|This article does not cite any references or sources. (September 2008)|
Tsukimi (月見?) or Otsukimi (お月見?), literally moon-viewing, also known as Jugoya (十五夜?), refers to Japanese festivals honoring the autumn moon, a version of the Mid-Autumn Festival. The celebration of the full moon typically takes place on the 15th day of the eighth month of the traditional Japanese solar calendar; the waxing moon is celebrated on the 13th day of the ninth month. These days normally fall in September and October of the modern solar calendar.
The tradition dates to the Heian era, and is now so popular in Japan that some people repeat the activities for several evenings following the appearance of the full moon during the eighth lunisolar month.
Tsukimi traditions include displaying decorations made from Japanese pampas grass (susuki) and eating rice dumplings called Tsukimi dango in order to celebrate the beauty of the moon. Seasonal produce are also displayed as offerings to the moon. Sweet potatoes are offered to the full moon, while beans or chestnuts are offered to the waxing moon the following month. The alternate names of the celebrations, Imomeigetsu (literally "potato harvest moon") and Mamemeigetsu ("bean harvest moon") or Kurimeigetsu ("chestnut harvest moon") are derived from these offerings.

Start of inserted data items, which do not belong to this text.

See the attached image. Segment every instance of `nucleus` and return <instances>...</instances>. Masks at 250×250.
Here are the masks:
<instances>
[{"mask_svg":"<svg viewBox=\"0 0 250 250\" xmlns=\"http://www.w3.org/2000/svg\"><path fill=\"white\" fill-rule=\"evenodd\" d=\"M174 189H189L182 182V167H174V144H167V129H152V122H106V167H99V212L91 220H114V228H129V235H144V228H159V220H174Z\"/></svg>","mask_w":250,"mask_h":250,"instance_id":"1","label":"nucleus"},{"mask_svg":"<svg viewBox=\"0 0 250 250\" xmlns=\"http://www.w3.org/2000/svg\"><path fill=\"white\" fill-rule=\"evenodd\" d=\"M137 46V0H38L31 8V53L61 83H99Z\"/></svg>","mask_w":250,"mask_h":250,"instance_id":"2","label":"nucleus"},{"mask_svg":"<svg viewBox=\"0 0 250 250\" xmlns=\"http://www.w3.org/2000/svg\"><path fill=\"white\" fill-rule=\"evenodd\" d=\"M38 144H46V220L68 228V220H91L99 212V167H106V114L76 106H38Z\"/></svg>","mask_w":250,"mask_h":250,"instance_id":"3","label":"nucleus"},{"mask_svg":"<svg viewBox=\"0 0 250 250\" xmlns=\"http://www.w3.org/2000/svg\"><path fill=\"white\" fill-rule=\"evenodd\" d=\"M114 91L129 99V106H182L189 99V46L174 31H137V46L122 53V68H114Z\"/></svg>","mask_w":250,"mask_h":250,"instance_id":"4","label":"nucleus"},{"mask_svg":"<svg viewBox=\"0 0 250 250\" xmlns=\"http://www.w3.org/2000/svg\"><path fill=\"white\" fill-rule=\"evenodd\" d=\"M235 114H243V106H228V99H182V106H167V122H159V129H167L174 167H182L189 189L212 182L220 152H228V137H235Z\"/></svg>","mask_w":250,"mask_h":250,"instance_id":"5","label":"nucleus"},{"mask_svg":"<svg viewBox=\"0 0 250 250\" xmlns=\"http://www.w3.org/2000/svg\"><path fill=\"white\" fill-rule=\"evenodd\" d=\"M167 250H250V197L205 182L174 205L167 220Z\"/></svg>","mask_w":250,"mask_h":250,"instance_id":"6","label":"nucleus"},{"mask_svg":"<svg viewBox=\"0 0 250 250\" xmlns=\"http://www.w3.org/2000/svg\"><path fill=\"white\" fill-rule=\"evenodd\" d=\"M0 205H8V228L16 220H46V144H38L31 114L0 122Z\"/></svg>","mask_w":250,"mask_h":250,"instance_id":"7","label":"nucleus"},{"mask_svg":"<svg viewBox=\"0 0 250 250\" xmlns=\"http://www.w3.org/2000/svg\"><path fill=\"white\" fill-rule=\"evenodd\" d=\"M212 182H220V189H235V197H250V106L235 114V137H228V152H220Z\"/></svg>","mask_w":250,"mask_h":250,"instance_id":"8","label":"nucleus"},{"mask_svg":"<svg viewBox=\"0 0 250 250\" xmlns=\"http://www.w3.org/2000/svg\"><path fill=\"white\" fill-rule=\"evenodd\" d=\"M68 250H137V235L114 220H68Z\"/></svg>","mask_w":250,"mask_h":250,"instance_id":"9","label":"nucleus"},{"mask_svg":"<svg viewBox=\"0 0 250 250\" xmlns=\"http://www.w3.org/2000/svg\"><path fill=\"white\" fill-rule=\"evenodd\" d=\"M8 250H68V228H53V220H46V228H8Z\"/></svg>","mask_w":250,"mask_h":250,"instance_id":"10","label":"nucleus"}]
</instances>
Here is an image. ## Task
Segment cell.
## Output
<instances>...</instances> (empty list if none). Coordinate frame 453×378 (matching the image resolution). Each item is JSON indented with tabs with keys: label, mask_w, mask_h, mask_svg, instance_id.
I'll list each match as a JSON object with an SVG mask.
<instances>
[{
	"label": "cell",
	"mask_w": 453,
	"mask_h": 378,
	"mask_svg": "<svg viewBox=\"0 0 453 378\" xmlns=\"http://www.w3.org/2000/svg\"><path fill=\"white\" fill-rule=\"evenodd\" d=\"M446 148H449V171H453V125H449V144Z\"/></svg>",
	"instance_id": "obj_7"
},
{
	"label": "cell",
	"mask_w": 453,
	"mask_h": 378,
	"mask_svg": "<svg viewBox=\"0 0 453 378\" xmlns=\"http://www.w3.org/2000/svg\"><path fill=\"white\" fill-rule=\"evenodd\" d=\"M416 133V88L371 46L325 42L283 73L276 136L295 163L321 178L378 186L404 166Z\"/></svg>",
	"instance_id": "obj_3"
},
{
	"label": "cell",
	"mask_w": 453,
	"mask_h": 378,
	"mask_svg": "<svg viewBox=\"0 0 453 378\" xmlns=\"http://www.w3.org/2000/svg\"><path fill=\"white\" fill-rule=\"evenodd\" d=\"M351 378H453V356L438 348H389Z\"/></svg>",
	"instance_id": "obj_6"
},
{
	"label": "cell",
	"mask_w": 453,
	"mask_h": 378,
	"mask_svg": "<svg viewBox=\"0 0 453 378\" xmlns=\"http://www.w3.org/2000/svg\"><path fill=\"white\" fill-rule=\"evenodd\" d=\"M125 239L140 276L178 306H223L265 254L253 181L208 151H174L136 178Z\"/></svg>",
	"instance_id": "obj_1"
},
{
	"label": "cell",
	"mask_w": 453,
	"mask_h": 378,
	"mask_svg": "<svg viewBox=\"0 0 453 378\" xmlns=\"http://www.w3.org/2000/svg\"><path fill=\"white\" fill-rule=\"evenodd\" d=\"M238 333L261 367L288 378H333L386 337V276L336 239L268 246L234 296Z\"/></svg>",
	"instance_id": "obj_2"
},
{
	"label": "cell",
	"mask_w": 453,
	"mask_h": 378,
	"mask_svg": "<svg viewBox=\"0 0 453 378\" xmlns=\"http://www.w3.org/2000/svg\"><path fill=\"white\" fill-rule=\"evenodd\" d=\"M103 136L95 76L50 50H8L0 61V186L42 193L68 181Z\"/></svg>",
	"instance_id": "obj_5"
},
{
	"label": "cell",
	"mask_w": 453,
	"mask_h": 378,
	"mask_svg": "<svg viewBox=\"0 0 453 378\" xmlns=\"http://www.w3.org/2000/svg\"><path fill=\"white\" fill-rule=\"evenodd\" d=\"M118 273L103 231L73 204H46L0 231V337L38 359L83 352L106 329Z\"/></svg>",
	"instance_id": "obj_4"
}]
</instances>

Tsukimi refers to the Japanese tradition of holding parties to view the harvest moon. The custom is thought to have originated with Japanese aristocrats during the Heian period, who would gather to recite poetry under the full moon of the eighth month of the solar calendar, known as the "Mid-Autumn Moon." Since ancient times, Japanese people have described the eighth solar month (corresponding to September on the contemporary Gregorian calendar) as the best time for looking at the moon, since the relative positions of the earth, sun, and moon cause the moon to appear especially bright. On the evening of the full moon, it is traditional to gather in a place where the moon can be seen clearly, decorate the scene with Japanese pampas grass, and to serve white rice dumplings (known as Tsukimi dango), taro, edamame, chestnuts and other seasonal foods, plus sake as offerings to the moon in order to pray for an abundant harvest. These dishes are known collectively as Tsukimi dishes (月見料理 tsukimi ryōri?). Due to the ubiquity of sweet potato or taro among these dishes, the tradition is known as Imomeigetsu (芋名月?) or "Potato harvest moon" in some parts of Japan.
From 862 until 1683, the Japanese calendar was arranged so that the full moon fell on the 13th day of each month. In 1684, however, the calendar was altered so that the new moon fell on the first day of each month, moving the full moon two weeks later, to the 15th day of the month. While some people in Edo (present-day Tokyo) shifted their Tsukimi activities to the 15th day of the month, others continued to observe the festival on the 13th day. Furthermore, there were various regional observances in some parts of Japan on the 17th day of the month, as well as Buddhist observances on the 23rd or the 26th day, all of which were used as pretexts for often late-night parties during the autumn throughout the Edo period. This custom was brought to a swift end during the Meiji period.
Festivals dedicated to the moon have a long history in Japan. During the Heian period elements of the Chinese Mid-Autumn Festival were introduced to Japan. Members of the aristocratic class would hold moon-viewing events aboard boats in order to view the moon's reflection on the surface of the water. The writing of tanka poetry was also an element of such mid-autumn moon viewing festivities.
There are specific terms in Japanese to refer to occasions when the moon is not visible on the traditional mid-autumn evening, including Mugetsu (無月?, "no-moon") and Ugetsu (雨月?, "rain-moon"). Even when the moon is not visible, however, Tsukimi parties are held.
It is traditional to serve Tsukimi dango and seasonal produce offerings during Tsukimi, as described above. In addition, there are several other dishes associated with Tsukimi.
Boiled soba or udon noodles topped with nori and raw egg, then covered with broth are known as Tsukimi soba or Tsukimi udon. In Kitakyushu an egg served atop yaki udon is known as Tenmado, another name for Tsukimi in the local dialect. Similarly when a raw quail egg is used to top sushi, like battleship sushi gunkanzushi or a handroll temaki it is referred to as tsukimi style.
At some fast food restaurants in Japan a special Fall Menu is offered during September and October featuring fried egg sandwiches known as Tsukimi burgers.